Something doesn't jive here, from separation through finalizing a divorce/custody takes at least 18 months. How is it possible that this is the first night your husband has had the children? Somethings not right.
Anonymous
It will get better, then it will get hard, then it will get better again and it will get hard again.
2 years divorced and I still struggle. Especially around the holidays.

I've learned to pick up hobbies and use my time wisely on the weekends when I don't have the kids (we split 50/50 and alternate weekends) so that when my kids are with me, I'm 100% with them. They get more quality out of me for sure. It's the quantity that I struggle with. My son lost a tooth and I wasn't able to be the tooth fairy = crushing.

I only communicated with my asshole XH about the kids, and it's facts. Never anything negative.
Think of texting him as a business transaction, it makes it easier, takes the emotions out of it.

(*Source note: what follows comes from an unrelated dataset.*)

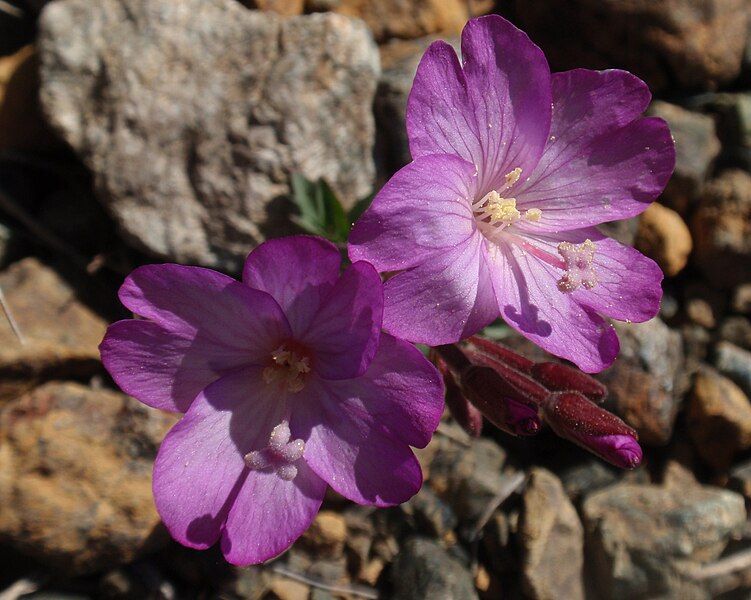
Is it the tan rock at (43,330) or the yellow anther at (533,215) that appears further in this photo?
the tan rock at (43,330)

My kids both have cell phones now (which of course I pay for, he doesn't...) but it makes it MUCH easier that I can communicate with them even when they are not with me.

Good luck!
Anonymous
Anonymous wrote:It will get better, then it will get hard, then it will get better again and it will get hard again.
2 years divorced and I still struggle. Especially around the holidays.

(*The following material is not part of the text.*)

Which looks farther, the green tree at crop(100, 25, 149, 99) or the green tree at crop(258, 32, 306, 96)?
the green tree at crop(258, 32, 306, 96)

I've learned to pick up hobbies and use my time wisely on the weekends when I don't have the kids (we split 50/50 and alternate weekends) so that when my kids are with me, I'm 100% with them. They get more quality out of me for sure. It's the quantity that I struggle with. My son lost a tooth and I wasn't able to be the tooth fairy = crushing.

I only communicated with my asshole XH about the kids, and it's facts. Never anything negative.
Think of texting him as a business transaction, it makes it easier, takes the emotions out of it.

My kids both have cell phones now (which of course I pay for, he doesn't...) but it makes it MUCH easier that I can communicate with them even when they are not with me.

Good luck!


These are good ideas.

I'm divorced too, and three years out it has gotten easier.

Stop focusing on your ex and take this time to focus on yourself. You have been through a good deal of trauma and need to heal. That might be curling up in a chair with tea and a good book, getting a pedicure, taking a long bath, doing a Netflix binge with Chinese food. Whatever makes you happy - just do it.